YAYINLAMA: 28 Ekim 2015 / 20.00 | GÜNCELLEME: 28 Ekim 2015 / 20.00

Aziz Nesin kısa boylu, ak saçlı tombulca ve sevimli bir adamdı. Bir kez karşılaştım, bir akşam sohbetine tanıklık ettim.15 kişilik bir sofrada uzun bir gecede ''aziz nesinlik '' hikayeler anlatıldı ancak onun yüzü hiç gülmedi. Onca mizahın yazarı bu gülmeyen yüzüyle yazarken bizi güldürmeyi nasıl beceriyor diye şaşırmıştım.

Aziz Nesin aynı zamanda bizi düşündüren de bir adamdı. Kendisi de cesurdu.12 Eylül karanlığında ‘’Aydınlar Dilekçesi’’ ne önderlik ederek 12 Eylüle karşı tek kişilik bir örgüt gibi mücadele edebilmişti.

Daha çocuk yaşta tanışmıştım Kitaplarıyla. 1988 yılında ''Korkudan Korkmak '' adlı bir kitabı çıkmıştı. Kitabında ''Korku, en beşeri duygudur. Benim iktidarlara başkaldırışımı görenlerden kimi beni korkusuz insan sandılar. Oysa ben korkarım. Ne var ki, bende, başkalarına yararlı olacaksa, doğru bildiğimi, inandığımı söylemek, açıklamak duygusu, korku duygusuna her zaman üstün gelmiştir. Korkarım, yine söylerim....

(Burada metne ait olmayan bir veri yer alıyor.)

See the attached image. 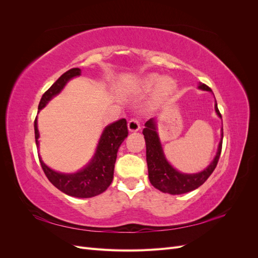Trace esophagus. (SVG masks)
I'll list each match as a JSON object with an SVG mask.
<instances>
[{
    "label": "esophagus",
    "instance_id": "34e87169",
    "mask_svg": "<svg viewBox=\"0 0 258 258\" xmlns=\"http://www.w3.org/2000/svg\"><path fill=\"white\" fill-rule=\"evenodd\" d=\"M140 128H141V124H140L139 119L132 118V119L129 120V122H128V129L130 131H138V130H140Z\"/></svg>",
    "mask_w": 258,
    "mask_h": 258
}]
</instances>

Toplumsal yahut kişisel felaketlerin çoğunun kaynağı, “korkudan korkmaktır’’ Korkmayın korkularınızdan, onlar kendilerini yok etmezler zira, beklemeyin boşuna… Savaşın, gerektiğinde biniyle bir meydanda… Ne öldürürseniz kardır gelecek yavrularınıza… Belki, o sırada, o meydanda konuşuverirsiniz korkularınızla… Ve aslında onların da sizden korktuğunu öğrenirsiniz… Ve belki, olmaz görünse de biraz size; lahza korkulacak bir şey yokmuş meğer deyiverirsiniz… Ama yüzleşmeden bilemezsiniz…'' der Aziz Nesin

1 Kasım seçimlerine günler kala Aziz Nesin'in bu kitabı ve sözleri aklıma geldi. Çünkü AKP tek başına iktidar olmanın keyfini uzun süre yaşadı.7 Haziranda bu avantajını kaybedince yeni bir seçimi dayattı bizlere.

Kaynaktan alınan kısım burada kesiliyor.